Don Gentry, chairman of the Klamath Tribes, said that although the adjudication affirmed the tribes’ water rights established under a treaty signed in 1864, the tribes realized that without cooperation, the basin will not remain healthy. By balancing water distribution and supporting local economies, the agreement can help restore the entire basin’s ecosystem, he said.
Becky Hyde, a rancher and board member of the Upper Klamath Water Users Association, said the deal is an effort by local parties to forgive wrongs that go back generations, and to move forward together.
“This settlement represents common people, tribal members, farmers, ranchers, government workers, conservationists, philanthropists, scientists and others bringing the best of themselves to this work and living by the golden rule,” she said.
Although the federal government has not signed on to the deal, just having it in place is already helping locals deal with the current dry conditions, said Whitman.
Without it, irrigation would already be shut down in the upper basin and Klamath Project, he said.

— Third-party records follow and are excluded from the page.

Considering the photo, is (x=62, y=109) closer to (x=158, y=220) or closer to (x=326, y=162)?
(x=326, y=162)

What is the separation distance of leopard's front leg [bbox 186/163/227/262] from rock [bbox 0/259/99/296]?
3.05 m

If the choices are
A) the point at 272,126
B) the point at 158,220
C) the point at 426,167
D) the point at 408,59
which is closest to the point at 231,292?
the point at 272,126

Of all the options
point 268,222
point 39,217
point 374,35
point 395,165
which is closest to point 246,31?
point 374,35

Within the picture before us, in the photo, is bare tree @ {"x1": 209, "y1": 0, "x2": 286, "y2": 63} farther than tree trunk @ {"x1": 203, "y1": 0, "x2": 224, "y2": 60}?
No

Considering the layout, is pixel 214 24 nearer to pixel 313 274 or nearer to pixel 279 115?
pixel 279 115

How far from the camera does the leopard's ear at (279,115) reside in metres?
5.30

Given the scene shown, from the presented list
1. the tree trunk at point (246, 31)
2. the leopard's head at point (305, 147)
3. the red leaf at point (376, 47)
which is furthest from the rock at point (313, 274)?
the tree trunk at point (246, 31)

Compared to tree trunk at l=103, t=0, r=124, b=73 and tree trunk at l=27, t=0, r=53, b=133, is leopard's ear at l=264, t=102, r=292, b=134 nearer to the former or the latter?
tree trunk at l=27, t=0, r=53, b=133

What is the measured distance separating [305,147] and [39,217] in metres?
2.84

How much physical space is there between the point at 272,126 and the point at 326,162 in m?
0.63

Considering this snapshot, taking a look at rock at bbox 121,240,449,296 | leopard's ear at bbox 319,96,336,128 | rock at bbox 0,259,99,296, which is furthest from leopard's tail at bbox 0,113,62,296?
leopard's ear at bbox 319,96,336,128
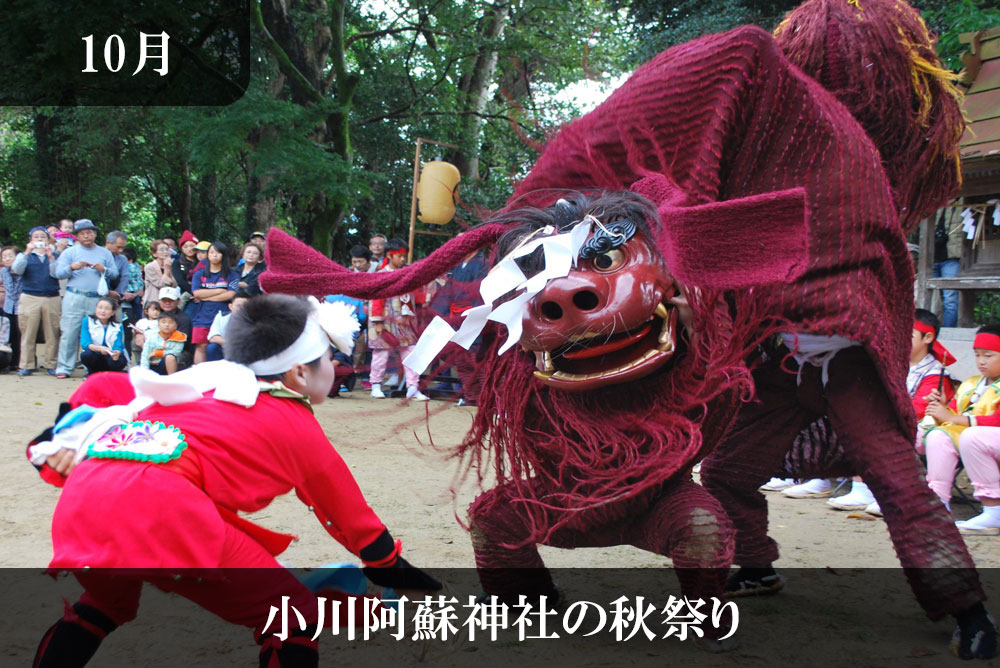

“As a result of the agreement, we are seeing a sharing of the shortage of water,” he said. “The Klamath is a wounded basin.”
Last month, Sens. Ron Wyden and Jeff Merkley, both D-Ore., along with Democrats Barbara Boxer and Dianne Feinstein of California, introduced legislation formalizing the terms of the Upper Klamath Basin Comprehensive Agreement. After Tuesday’s subcommittee hearing, the bill still needs to be approved by the Energy and Natural Resources Committee before it can receive a floor vote.
Some groups remain skeptical about the agreement’s potential to deal with water shortages.
While water-saving efforts within the deal hope to increase the flow of water into the Upper Klamath Lake by 30,000 acre-feet, other provisions promise an additional 91,000 acre-feet to the Klamath Project and another 41,000 acre-feet for wildlife refuges farther downstream, said Jim McCarthy, a spokesman for WaterWatch of Oregon.
“You’re talking about imaginary water in this deal, yet you’re talking about real taxpayer dollars,” he said. “This just doesn’t provide the water needed to solve the problems in the basin.”
In drought years, flows will be low enough to produce large fish kills, he said.
“That’s not solving the problem. That’s shifting the risk onto the fish,” he said.